Vostro figlio, come tutti gli esseri umani, ha bisogno di parole dolci, baci, abracci e costanti dimostrazioni d’affetto. Attraverso questi segnali d’amore aiuterete il piccolo a raggiungere un’adeguata maturazione cerebrale.

Le carenze affettive nei bambini sono silenziose

Se pensate che un bambino non possa avere delle carenze affettive, perché vede i genitori tutti i giorni e non subisce violenze, vi sbagliate.

Una famiglia che dedica poco tempo e spazio a nutrire le emozioni attraverso la convivenza è incline a un deterioramento emotivo. Se vi chiedete come condividere emozioni sane con vostro figlio, la risposta è semplice. Dovete passare tempo di qualità insieme.

Per raggiungere questo scopo, cercate di includere nelle attività della famiglia un po’ di intrattenimento che coinvolga tutti. Così potrete vivere momenti piacevoli che varrà la pena ricordare. I giochi, i compiti e una semplice merenda sono un’ottima occasione per approfittare del tempo insieme. Ricordate che non è la quantità di tempo ciò che conta, ma quello che avete condiviso.
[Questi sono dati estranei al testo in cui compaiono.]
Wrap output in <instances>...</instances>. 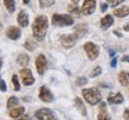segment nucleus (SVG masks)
<instances>
[{
	"label": "nucleus",
	"mask_w": 129,
	"mask_h": 120,
	"mask_svg": "<svg viewBox=\"0 0 129 120\" xmlns=\"http://www.w3.org/2000/svg\"><path fill=\"white\" fill-rule=\"evenodd\" d=\"M47 25H49V22H47V18L45 16H38L35 19V22L32 24V30H33V36L37 41L40 42L45 38Z\"/></svg>",
	"instance_id": "1"
},
{
	"label": "nucleus",
	"mask_w": 129,
	"mask_h": 120,
	"mask_svg": "<svg viewBox=\"0 0 129 120\" xmlns=\"http://www.w3.org/2000/svg\"><path fill=\"white\" fill-rule=\"evenodd\" d=\"M83 96L86 100V102H89L90 105H97L101 102L102 96L101 93L98 92L96 88H89V89H83Z\"/></svg>",
	"instance_id": "2"
},
{
	"label": "nucleus",
	"mask_w": 129,
	"mask_h": 120,
	"mask_svg": "<svg viewBox=\"0 0 129 120\" xmlns=\"http://www.w3.org/2000/svg\"><path fill=\"white\" fill-rule=\"evenodd\" d=\"M52 24L56 26H70L74 24V18L68 14H53Z\"/></svg>",
	"instance_id": "3"
},
{
	"label": "nucleus",
	"mask_w": 129,
	"mask_h": 120,
	"mask_svg": "<svg viewBox=\"0 0 129 120\" xmlns=\"http://www.w3.org/2000/svg\"><path fill=\"white\" fill-rule=\"evenodd\" d=\"M84 50H85L86 55H88V57L90 59H95V58H97L98 54H100V49L96 44L91 42H88L84 44Z\"/></svg>",
	"instance_id": "4"
},
{
	"label": "nucleus",
	"mask_w": 129,
	"mask_h": 120,
	"mask_svg": "<svg viewBox=\"0 0 129 120\" xmlns=\"http://www.w3.org/2000/svg\"><path fill=\"white\" fill-rule=\"evenodd\" d=\"M36 68H37V71H38L39 75H43L45 73V70L47 68V61L46 57L43 54H40L38 57L36 58Z\"/></svg>",
	"instance_id": "5"
},
{
	"label": "nucleus",
	"mask_w": 129,
	"mask_h": 120,
	"mask_svg": "<svg viewBox=\"0 0 129 120\" xmlns=\"http://www.w3.org/2000/svg\"><path fill=\"white\" fill-rule=\"evenodd\" d=\"M35 116H36V119L37 120H50V119H52V118H55L52 111L49 109V108L38 109V111L35 113Z\"/></svg>",
	"instance_id": "6"
},
{
	"label": "nucleus",
	"mask_w": 129,
	"mask_h": 120,
	"mask_svg": "<svg viewBox=\"0 0 129 120\" xmlns=\"http://www.w3.org/2000/svg\"><path fill=\"white\" fill-rule=\"evenodd\" d=\"M20 77L25 86H32L35 83V77L30 69H23L20 71Z\"/></svg>",
	"instance_id": "7"
},
{
	"label": "nucleus",
	"mask_w": 129,
	"mask_h": 120,
	"mask_svg": "<svg viewBox=\"0 0 129 120\" xmlns=\"http://www.w3.org/2000/svg\"><path fill=\"white\" fill-rule=\"evenodd\" d=\"M77 37H78L77 35H64L60 38V43H62L63 47L71 48L75 45V43L77 41Z\"/></svg>",
	"instance_id": "8"
},
{
	"label": "nucleus",
	"mask_w": 129,
	"mask_h": 120,
	"mask_svg": "<svg viewBox=\"0 0 129 120\" xmlns=\"http://www.w3.org/2000/svg\"><path fill=\"white\" fill-rule=\"evenodd\" d=\"M95 7H96V1L95 0H85L82 6V13L85 16H89L91 13H94Z\"/></svg>",
	"instance_id": "9"
},
{
	"label": "nucleus",
	"mask_w": 129,
	"mask_h": 120,
	"mask_svg": "<svg viewBox=\"0 0 129 120\" xmlns=\"http://www.w3.org/2000/svg\"><path fill=\"white\" fill-rule=\"evenodd\" d=\"M39 99L44 102H51V101L53 100V96H52V93H51L49 88L43 86L39 90Z\"/></svg>",
	"instance_id": "10"
},
{
	"label": "nucleus",
	"mask_w": 129,
	"mask_h": 120,
	"mask_svg": "<svg viewBox=\"0 0 129 120\" xmlns=\"http://www.w3.org/2000/svg\"><path fill=\"white\" fill-rule=\"evenodd\" d=\"M21 35V32H20V29L17 26H11L7 29V31H6V36H7L8 38L13 39V41H16L18 39Z\"/></svg>",
	"instance_id": "11"
},
{
	"label": "nucleus",
	"mask_w": 129,
	"mask_h": 120,
	"mask_svg": "<svg viewBox=\"0 0 129 120\" xmlns=\"http://www.w3.org/2000/svg\"><path fill=\"white\" fill-rule=\"evenodd\" d=\"M17 20H18V23H19L20 26L26 27L28 25V16H27V13H26L25 11H20L19 14H18Z\"/></svg>",
	"instance_id": "12"
},
{
	"label": "nucleus",
	"mask_w": 129,
	"mask_h": 120,
	"mask_svg": "<svg viewBox=\"0 0 129 120\" xmlns=\"http://www.w3.org/2000/svg\"><path fill=\"white\" fill-rule=\"evenodd\" d=\"M108 102L109 104H122L123 102V96L121 93H115V94H110L108 96Z\"/></svg>",
	"instance_id": "13"
},
{
	"label": "nucleus",
	"mask_w": 129,
	"mask_h": 120,
	"mask_svg": "<svg viewBox=\"0 0 129 120\" xmlns=\"http://www.w3.org/2000/svg\"><path fill=\"white\" fill-rule=\"evenodd\" d=\"M97 119L98 120H111L109 114H108L106 111V104H104V102H102V104L100 105V113H98Z\"/></svg>",
	"instance_id": "14"
},
{
	"label": "nucleus",
	"mask_w": 129,
	"mask_h": 120,
	"mask_svg": "<svg viewBox=\"0 0 129 120\" xmlns=\"http://www.w3.org/2000/svg\"><path fill=\"white\" fill-rule=\"evenodd\" d=\"M17 62H18L19 66L25 67V66H27L28 62H30V57H28V55H26V54H19L18 57H17Z\"/></svg>",
	"instance_id": "15"
},
{
	"label": "nucleus",
	"mask_w": 129,
	"mask_h": 120,
	"mask_svg": "<svg viewBox=\"0 0 129 120\" xmlns=\"http://www.w3.org/2000/svg\"><path fill=\"white\" fill-rule=\"evenodd\" d=\"M114 23V19H113V17L111 16H106V17H103L101 20V26L103 30H106V29H108L109 26H111Z\"/></svg>",
	"instance_id": "16"
},
{
	"label": "nucleus",
	"mask_w": 129,
	"mask_h": 120,
	"mask_svg": "<svg viewBox=\"0 0 129 120\" xmlns=\"http://www.w3.org/2000/svg\"><path fill=\"white\" fill-rule=\"evenodd\" d=\"M129 14V7L127 6H123L121 8H117L114 11V16L118 17V18H123V17H127Z\"/></svg>",
	"instance_id": "17"
},
{
	"label": "nucleus",
	"mask_w": 129,
	"mask_h": 120,
	"mask_svg": "<svg viewBox=\"0 0 129 120\" xmlns=\"http://www.w3.org/2000/svg\"><path fill=\"white\" fill-rule=\"evenodd\" d=\"M75 31H76V35L78 37H84V35L88 31V27H86L85 24H78L76 26V29H75Z\"/></svg>",
	"instance_id": "18"
},
{
	"label": "nucleus",
	"mask_w": 129,
	"mask_h": 120,
	"mask_svg": "<svg viewBox=\"0 0 129 120\" xmlns=\"http://www.w3.org/2000/svg\"><path fill=\"white\" fill-rule=\"evenodd\" d=\"M118 81L122 86H128L129 85V74L124 73V71H121L118 74Z\"/></svg>",
	"instance_id": "19"
},
{
	"label": "nucleus",
	"mask_w": 129,
	"mask_h": 120,
	"mask_svg": "<svg viewBox=\"0 0 129 120\" xmlns=\"http://www.w3.org/2000/svg\"><path fill=\"white\" fill-rule=\"evenodd\" d=\"M75 105H76L77 109L82 113L83 115H86V108H85V106H84V104H83V101L81 100L79 97H76V99H75Z\"/></svg>",
	"instance_id": "20"
},
{
	"label": "nucleus",
	"mask_w": 129,
	"mask_h": 120,
	"mask_svg": "<svg viewBox=\"0 0 129 120\" xmlns=\"http://www.w3.org/2000/svg\"><path fill=\"white\" fill-rule=\"evenodd\" d=\"M25 112V108L24 107H17V108H11V112H10V115L12 118H18L21 114H24Z\"/></svg>",
	"instance_id": "21"
},
{
	"label": "nucleus",
	"mask_w": 129,
	"mask_h": 120,
	"mask_svg": "<svg viewBox=\"0 0 129 120\" xmlns=\"http://www.w3.org/2000/svg\"><path fill=\"white\" fill-rule=\"evenodd\" d=\"M5 6L7 7V11L13 13L14 10H16V3L14 0H5Z\"/></svg>",
	"instance_id": "22"
},
{
	"label": "nucleus",
	"mask_w": 129,
	"mask_h": 120,
	"mask_svg": "<svg viewBox=\"0 0 129 120\" xmlns=\"http://www.w3.org/2000/svg\"><path fill=\"white\" fill-rule=\"evenodd\" d=\"M24 47H25V49H27V50L33 51L36 49V43L33 42L32 39H27V41L25 42V44H24Z\"/></svg>",
	"instance_id": "23"
},
{
	"label": "nucleus",
	"mask_w": 129,
	"mask_h": 120,
	"mask_svg": "<svg viewBox=\"0 0 129 120\" xmlns=\"http://www.w3.org/2000/svg\"><path fill=\"white\" fill-rule=\"evenodd\" d=\"M55 0H39V5L42 8H47L50 7L51 5H53Z\"/></svg>",
	"instance_id": "24"
},
{
	"label": "nucleus",
	"mask_w": 129,
	"mask_h": 120,
	"mask_svg": "<svg viewBox=\"0 0 129 120\" xmlns=\"http://www.w3.org/2000/svg\"><path fill=\"white\" fill-rule=\"evenodd\" d=\"M18 105V99L16 96H11L7 101V108H13L14 106Z\"/></svg>",
	"instance_id": "25"
},
{
	"label": "nucleus",
	"mask_w": 129,
	"mask_h": 120,
	"mask_svg": "<svg viewBox=\"0 0 129 120\" xmlns=\"http://www.w3.org/2000/svg\"><path fill=\"white\" fill-rule=\"evenodd\" d=\"M12 81H13V85H14V90H20V85L19 82H18V76L17 75H13L12 76Z\"/></svg>",
	"instance_id": "26"
},
{
	"label": "nucleus",
	"mask_w": 129,
	"mask_h": 120,
	"mask_svg": "<svg viewBox=\"0 0 129 120\" xmlns=\"http://www.w3.org/2000/svg\"><path fill=\"white\" fill-rule=\"evenodd\" d=\"M101 73H102L101 67H96V68L92 70V73L90 74V76H91V77H96V76H98V75H100Z\"/></svg>",
	"instance_id": "27"
},
{
	"label": "nucleus",
	"mask_w": 129,
	"mask_h": 120,
	"mask_svg": "<svg viewBox=\"0 0 129 120\" xmlns=\"http://www.w3.org/2000/svg\"><path fill=\"white\" fill-rule=\"evenodd\" d=\"M107 1H108V4H109L111 7H115V6H117L118 4L123 3L124 0H107Z\"/></svg>",
	"instance_id": "28"
},
{
	"label": "nucleus",
	"mask_w": 129,
	"mask_h": 120,
	"mask_svg": "<svg viewBox=\"0 0 129 120\" xmlns=\"http://www.w3.org/2000/svg\"><path fill=\"white\" fill-rule=\"evenodd\" d=\"M86 78L85 77H78L77 80H76V83H77V86H84L86 83Z\"/></svg>",
	"instance_id": "29"
},
{
	"label": "nucleus",
	"mask_w": 129,
	"mask_h": 120,
	"mask_svg": "<svg viewBox=\"0 0 129 120\" xmlns=\"http://www.w3.org/2000/svg\"><path fill=\"white\" fill-rule=\"evenodd\" d=\"M69 11L72 12V13H75V14H77V16L79 14L78 8H77V7H75V6H69Z\"/></svg>",
	"instance_id": "30"
},
{
	"label": "nucleus",
	"mask_w": 129,
	"mask_h": 120,
	"mask_svg": "<svg viewBox=\"0 0 129 120\" xmlns=\"http://www.w3.org/2000/svg\"><path fill=\"white\" fill-rule=\"evenodd\" d=\"M0 90H1V92H6V90H7V88H6V83H5L4 80L0 81Z\"/></svg>",
	"instance_id": "31"
},
{
	"label": "nucleus",
	"mask_w": 129,
	"mask_h": 120,
	"mask_svg": "<svg viewBox=\"0 0 129 120\" xmlns=\"http://www.w3.org/2000/svg\"><path fill=\"white\" fill-rule=\"evenodd\" d=\"M125 120H129V109H125L124 111V114H123Z\"/></svg>",
	"instance_id": "32"
},
{
	"label": "nucleus",
	"mask_w": 129,
	"mask_h": 120,
	"mask_svg": "<svg viewBox=\"0 0 129 120\" xmlns=\"http://www.w3.org/2000/svg\"><path fill=\"white\" fill-rule=\"evenodd\" d=\"M107 8H108V5H107V4H102V5H101V10H102V12H106V11H107Z\"/></svg>",
	"instance_id": "33"
},
{
	"label": "nucleus",
	"mask_w": 129,
	"mask_h": 120,
	"mask_svg": "<svg viewBox=\"0 0 129 120\" xmlns=\"http://www.w3.org/2000/svg\"><path fill=\"white\" fill-rule=\"evenodd\" d=\"M122 61H123V62H129V55L123 56V57H122Z\"/></svg>",
	"instance_id": "34"
},
{
	"label": "nucleus",
	"mask_w": 129,
	"mask_h": 120,
	"mask_svg": "<svg viewBox=\"0 0 129 120\" xmlns=\"http://www.w3.org/2000/svg\"><path fill=\"white\" fill-rule=\"evenodd\" d=\"M116 63H117V59H116V58H114L113 61H111V67H116Z\"/></svg>",
	"instance_id": "35"
},
{
	"label": "nucleus",
	"mask_w": 129,
	"mask_h": 120,
	"mask_svg": "<svg viewBox=\"0 0 129 120\" xmlns=\"http://www.w3.org/2000/svg\"><path fill=\"white\" fill-rule=\"evenodd\" d=\"M114 33H115V35H117V37H122V35L117 31V30H115V31H114Z\"/></svg>",
	"instance_id": "36"
},
{
	"label": "nucleus",
	"mask_w": 129,
	"mask_h": 120,
	"mask_svg": "<svg viewBox=\"0 0 129 120\" xmlns=\"http://www.w3.org/2000/svg\"><path fill=\"white\" fill-rule=\"evenodd\" d=\"M109 54H110V56H111V57H114V56H115V51H114V50H109Z\"/></svg>",
	"instance_id": "37"
},
{
	"label": "nucleus",
	"mask_w": 129,
	"mask_h": 120,
	"mask_svg": "<svg viewBox=\"0 0 129 120\" xmlns=\"http://www.w3.org/2000/svg\"><path fill=\"white\" fill-rule=\"evenodd\" d=\"M123 29H124L125 31H129V24H127V25H124V26H123Z\"/></svg>",
	"instance_id": "38"
},
{
	"label": "nucleus",
	"mask_w": 129,
	"mask_h": 120,
	"mask_svg": "<svg viewBox=\"0 0 129 120\" xmlns=\"http://www.w3.org/2000/svg\"><path fill=\"white\" fill-rule=\"evenodd\" d=\"M30 119V116H27V115H25L24 118H21V119H18V120H28Z\"/></svg>",
	"instance_id": "39"
},
{
	"label": "nucleus",
	"mask_w": 129,
	"mask_h": 120,
	"mask_svg": "<svg viewBox=\"0 0 129 120\" xmlns=\"http://www.w3.org/2000/svg\"><path fill=\"white\" fill-rule=\"evenodd\" d=\"M23 3L24 4H28V3H30V0H23Z\"/></svg>",
	"instance_id": "40"
},
{
	"label": "nucleus",
	"mask_w": 129,
	"mask_h": 120,
	"mask_svg": "<svg viewBox=\"0 0 129 120\" xmlns=\"http://www.w3.org/2000/svg\"><path fill=\"white\" fill-rule=\"evenodd\" d=\"M71 1H72V3H74V4H77V3H78L79 0H71Z\"/></svg>",
	"instance_id": "41"
},
{
	"label": "nucleus",
	"mask_w": 129,
	"mask_h": 120,
	"mask_svg": "<svg viewBox=\"0 0 129 120\" xmlns=\"http://www.w3.org/2000/svg\"><path fill=\"white\" fill-rule=\"evenodd\" d=\"M1 66H3V61H1V58H0V68H1Z\"/></svg>",
	"instance_id": "42"
},
{
	"label": "nucleus",
	"mask_w": 129,
	"mask_h": 120,
	"mask_svg": "<svg viewBox=\"0 0 129 120\" xmlns=\"http://www.w3.org/2000/svg\"><path fill=\"white\" fill-rule=\"evenodd\" d=\"M50 120H56V119H55V118H52V119H50Z\"/></svg>",
	"instance_id": "43"
}]
</instances>
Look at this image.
Alcuni sintomi delle carenze affettive nei bambini

Le carenze affettive nei bambini presentano determinati sintomi o schemi psicologici. Tra questi troviamo:

1. Ansia

L’ansia è un sintomo di carenza affettiva che colpisce sia adulti che bambini. Non riuscire a concentrarsi, avere la necessità di mangiare tutto il tempo e non avere pazienza sono sintomi molto precisi di mancanza d’affetto.

2. Scarso sviluppo del linguaggio e delle interazioni sociali

Il corretto sviluppo del linguaggio si raggiunge soprattutto attraverso una buona educazione impartita fin dall’infanzia. Tuttavia, una parte molto importante si acquisisce grazie alle relazioni con gli altri. In alcuni casi, queste sono impacciate o nulle già nell’ambiente domestico a causa di una scarsa socializzazione e del poco affetto. Di conseguenza, il bambino avrà una minore capacità di espressione e l’acquisizione del linguaggio sarà più lenta.

3. Non saper controllare gli impulsi e rispondere in maniera aggressiva

Gli impulsi sono dominati dalle emozioni. Se un bambino ha difficoltà a controllarli, è soggetto a bruschi cambi di comportamento e risponde in modo aggressivo, dovete verificare se soffre di carenze di affetto. In tal caso, cercate di mitigare questi impulsi negativi.

“Una famiglia che dedica poco tempo e spazio a nutrire le emozioni attraverso la convivenza è incline a un deterioramento emotivo”

4. Mancanza di fiducia negli altri

Un bambino che soffre di carenze affettive fa molta fatica ad avere fiducia negli altri. Tra questi rientrano anche i componenti del nucleo familiare stesso. Se il bambino si sente incompreso preferisce chiudersi in sé per evitare di soffrire dal punto di vista emotivo.

5. Difficoltà a prestare attenzione

Quando un bambino passa sufficiente tempo con i genitori in un ambiente pieno di comprensione, si abitua a prestare attenzione a ciò che viene detto. Così coglie l’importanza di essere ascoltati. Invece, se vostro figlio non presta attenzione con facilità, questo potrebbe essere sintomo di carenze affettive.

6. Non saper esprimere i sentimenti in maniera sana

Non è facile controllare i sentimenti. Per un bambino con un deficit affettivo è ancora più complicato. Esprimerli, moderarli o dare loro libero sfogo è quasi impossibile per il piccolo. In generale, un bambino con carenze affettive non sa come gestire le emozioni a causa del fatto che nessuno gli ha mai spiegato come fare.

Se questi problemi non vengono affrontati nei tempi giusti, si corre il rischio che accompagnino il bambino per tutta la vita. È probabile che, non sapendo esprimere i sentimenti, diventi una persona egocentrica in futuro. Avrà scarse abilità sociali e sarà emotivamente dipendente.